_TEXT EXTRACT_.
-=-=-=-=-

Burnham is absolutely right. The thought that Davis Davis is a liberal is laughable. Those who have adopted him as their totem are fools. True liberals should be looking for a genuine civil libertarian to fight this bye election, who could challenge Davis Davis’ deep anti-liberal streak.
I thought that the image of a right wing Tory engaging in “late-night, hand-wringing, heart-melting phone calls” with a media-savvy civil libertarian was spot on. The thought of Davis Davis sobbing down the phone about the fate of the likes of Abu Qatada is hilarious, because it is so unlikely. I saw nothing improper in the rhetoric. Did you?
Davis Davis saw an opportunity to make political capital out of the interview. Throwing his hands up into the air in outrage, like a pantomime dame, Davis “responded by saying that, having lost the argument over freedoms, Gordon Brown’s henchmen were out attacking him”. Not a bad response, and par for the course. This is good old fashioned knockabout campaigning politics.
Burnham’s office then issued a statement
“that he had made “a light-hearted comment about the former Shadow Home Secretary’s political journey”. It was by-election political knockabout and nothing else, the spokesman added.. “Nothing more should be read into it and no personal offence was intended to Shami Chakrabarti.”
This morning, The Times reported that “friends of Ms Chakrabarti said that she was refusing to get involved in the controversy”. Very sensible, I thought.
Apparently she’s not so sensible. This letter was, apparently, sent to Andy Burnham, the Attorney General, and Gordon Brown, by Shami Chakrabarti:
I am writing in relation to your recent article in the ironically titled “Progress” magazine. In that article you set out to smear my dealings with the former Shadow Home Secretary. I must say that I find this behaviour curious, coming as it does from a Cabinet Minister; let alone someone with a partner and family of his own.
By your comments you debase not only a great office of State but the vital debate about fundamental rights and freedoms in this country. Indeed you seem reluctant to engage in that debate except in this tawdry fashion.
I look forward to your written apology as I’m sure does Mrs Davis. If on the other hand you choose to continue down the path of innuendo and attempted character assassination, you will find that the privileged legal protection of the parliament chamber does not extend to slurs made in the wider public domain. The fruits of any legal action will of course go to Liberty(the National Council for Civil Liberties).

-=-=-=-=-

_RECORDS PROVIDED_.
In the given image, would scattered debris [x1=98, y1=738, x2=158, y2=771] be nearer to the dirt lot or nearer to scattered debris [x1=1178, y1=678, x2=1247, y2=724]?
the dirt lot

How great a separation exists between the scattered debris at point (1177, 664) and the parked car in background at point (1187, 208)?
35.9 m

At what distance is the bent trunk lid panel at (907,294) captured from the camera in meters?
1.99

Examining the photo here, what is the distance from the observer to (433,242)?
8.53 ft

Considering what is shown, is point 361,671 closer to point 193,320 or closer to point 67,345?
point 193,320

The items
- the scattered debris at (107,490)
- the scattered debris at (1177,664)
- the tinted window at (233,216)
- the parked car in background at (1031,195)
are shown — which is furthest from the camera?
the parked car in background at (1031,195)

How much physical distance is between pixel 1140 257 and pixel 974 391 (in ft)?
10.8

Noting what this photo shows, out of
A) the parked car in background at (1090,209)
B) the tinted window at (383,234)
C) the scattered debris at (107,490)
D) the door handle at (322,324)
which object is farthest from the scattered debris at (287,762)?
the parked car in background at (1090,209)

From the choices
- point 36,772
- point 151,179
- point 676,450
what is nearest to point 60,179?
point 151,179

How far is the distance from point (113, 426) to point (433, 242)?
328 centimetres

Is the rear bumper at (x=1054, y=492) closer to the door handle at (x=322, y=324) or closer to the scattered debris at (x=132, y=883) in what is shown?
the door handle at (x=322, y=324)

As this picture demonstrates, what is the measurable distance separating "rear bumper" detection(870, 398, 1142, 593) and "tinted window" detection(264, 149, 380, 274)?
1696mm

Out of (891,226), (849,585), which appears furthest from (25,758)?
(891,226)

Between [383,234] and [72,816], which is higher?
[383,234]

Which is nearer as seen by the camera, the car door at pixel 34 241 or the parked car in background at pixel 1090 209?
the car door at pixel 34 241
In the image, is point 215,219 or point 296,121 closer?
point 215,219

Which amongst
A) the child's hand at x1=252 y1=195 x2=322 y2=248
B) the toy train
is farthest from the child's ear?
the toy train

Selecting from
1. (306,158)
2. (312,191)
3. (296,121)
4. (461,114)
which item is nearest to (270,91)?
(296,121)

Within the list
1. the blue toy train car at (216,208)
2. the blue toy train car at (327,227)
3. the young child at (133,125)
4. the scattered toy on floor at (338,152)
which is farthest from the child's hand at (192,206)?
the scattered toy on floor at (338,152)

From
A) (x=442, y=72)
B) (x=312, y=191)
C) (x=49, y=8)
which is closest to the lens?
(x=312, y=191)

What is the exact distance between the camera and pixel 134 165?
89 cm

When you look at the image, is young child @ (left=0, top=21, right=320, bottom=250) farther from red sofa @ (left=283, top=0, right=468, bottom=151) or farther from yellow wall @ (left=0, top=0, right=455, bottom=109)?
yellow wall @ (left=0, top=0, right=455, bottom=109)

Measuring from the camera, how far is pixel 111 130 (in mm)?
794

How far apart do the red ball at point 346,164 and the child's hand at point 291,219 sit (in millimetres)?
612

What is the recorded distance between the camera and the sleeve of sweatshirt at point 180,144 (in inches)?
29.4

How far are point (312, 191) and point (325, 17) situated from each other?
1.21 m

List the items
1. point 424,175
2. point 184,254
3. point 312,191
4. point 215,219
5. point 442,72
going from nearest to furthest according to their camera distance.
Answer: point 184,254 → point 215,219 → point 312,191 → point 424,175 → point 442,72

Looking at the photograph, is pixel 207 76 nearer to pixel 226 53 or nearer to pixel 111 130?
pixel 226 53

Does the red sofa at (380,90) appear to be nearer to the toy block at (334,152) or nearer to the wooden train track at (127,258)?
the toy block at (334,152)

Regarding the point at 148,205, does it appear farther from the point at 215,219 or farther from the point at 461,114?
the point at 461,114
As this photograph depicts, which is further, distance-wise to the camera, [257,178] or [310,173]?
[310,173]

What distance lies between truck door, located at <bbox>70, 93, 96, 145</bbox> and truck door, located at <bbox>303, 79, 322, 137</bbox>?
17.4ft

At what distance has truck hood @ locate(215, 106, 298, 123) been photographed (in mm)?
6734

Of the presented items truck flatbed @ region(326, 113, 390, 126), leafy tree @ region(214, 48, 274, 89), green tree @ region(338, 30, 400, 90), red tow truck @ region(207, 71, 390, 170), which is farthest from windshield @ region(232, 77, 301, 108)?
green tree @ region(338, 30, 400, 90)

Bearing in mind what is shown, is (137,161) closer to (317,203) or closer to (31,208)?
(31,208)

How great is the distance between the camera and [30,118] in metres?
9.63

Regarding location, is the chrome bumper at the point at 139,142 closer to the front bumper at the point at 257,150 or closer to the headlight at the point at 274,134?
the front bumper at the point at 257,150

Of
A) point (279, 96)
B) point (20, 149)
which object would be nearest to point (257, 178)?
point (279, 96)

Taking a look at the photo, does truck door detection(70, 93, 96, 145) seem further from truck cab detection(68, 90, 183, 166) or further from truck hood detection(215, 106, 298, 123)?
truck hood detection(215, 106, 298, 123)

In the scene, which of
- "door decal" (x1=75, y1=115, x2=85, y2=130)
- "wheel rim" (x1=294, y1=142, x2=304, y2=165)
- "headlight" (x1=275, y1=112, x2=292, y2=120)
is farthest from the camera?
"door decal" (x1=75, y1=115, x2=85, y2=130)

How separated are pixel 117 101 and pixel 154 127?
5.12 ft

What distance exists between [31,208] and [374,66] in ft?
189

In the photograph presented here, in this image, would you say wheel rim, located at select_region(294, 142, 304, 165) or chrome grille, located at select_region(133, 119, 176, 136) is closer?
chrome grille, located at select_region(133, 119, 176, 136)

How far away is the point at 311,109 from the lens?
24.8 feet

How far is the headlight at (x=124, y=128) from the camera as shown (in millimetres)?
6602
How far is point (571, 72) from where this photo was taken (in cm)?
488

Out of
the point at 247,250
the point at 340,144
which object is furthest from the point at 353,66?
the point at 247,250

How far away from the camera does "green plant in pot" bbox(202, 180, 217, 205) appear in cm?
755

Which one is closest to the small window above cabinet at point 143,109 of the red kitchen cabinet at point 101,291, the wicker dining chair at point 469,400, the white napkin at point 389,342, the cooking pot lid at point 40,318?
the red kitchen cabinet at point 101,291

-=-=-=-=-

_PROBLEM STATEMENT_.
Could you continue the post about Andy Burnham and Shami Chakrabarti, starting right after its final sentence? The entries have nothing to do with the post about Andy Burnham and Shami Chakrabarti.

_OUTPUT FOR THIS EXERCISE_.
How pompous and absurd. I’m distinctly unimpressed.
- English libel law is an outrage. It is stacked in favour of the plaintiff. Britain has become a playground for the privileged and absurd who use our disgraceful libel to suppress debate. No civil libertarian should support English libel law. In fact, they should be campaigning to reform it. They should CERTAINLY not be using it themselves.
- Chakrabarti, Davis and Burnham are politicians. Knockabout is the name of the game in party politics: particularly at election time. In particular, Chakrabarti has spent the last few years courting publicity: by choosing the life of a public politician, she has chosen to participate in this sort of mild rough and tumble.
- Does anybody think that Burnham was suggesting that Davis is fucking Chakrabarti? Seriously? Talk about late night phonecalls, with Davis playing the role of the bleeding heart liberal, are in no way a suggestion of an improper sexual affair. I had to think hard to appreciate that this is what Chakrabarti thinks the slur is.
In one fell swoop, this foolish decision has shifted the spotlight from the issues to the personalities. Given this campaign’s inauspicious start, and its unlikely protagonist, this is no surpise at all.
So, basically, fuck off Shami Chakrabarti.
Comments
| 19 June 2008, 4:21 pm |
On 2nd October last year the Telegraph did a round up of the most influential people on the right. It contained the following curious paragraph re La Chakrabarti
“She, more than anyone, has influenced Conservative civil liberties policies. If there’s a Home Office you can be sure her advice will be sought by both David Davis and Nick Clegg. She is a huge influence on Davis in particular.”
I’m not a Telegraph Kremlinologist. Don’t know if it was code. But it is an unfortunate formulation and I can see why she might unjustifiably feel someone is casting aspersions.
| 19 June 2008, 4:22 pm |
“And last time I checked libertarians are constantly referred to as “right-wing” or even “far-right” by those on the left.”
Yes, but this is HP, libertarians/liberals here are defined as lefties, well I lied pretend liberal/libertarians are the true lefties since true liberal/libertarians (ie isolationists) like Ron Paul are kooky rightwingers.
Any who the best solution is simply to mock them, not follow into their rabbit hole of twisted logic.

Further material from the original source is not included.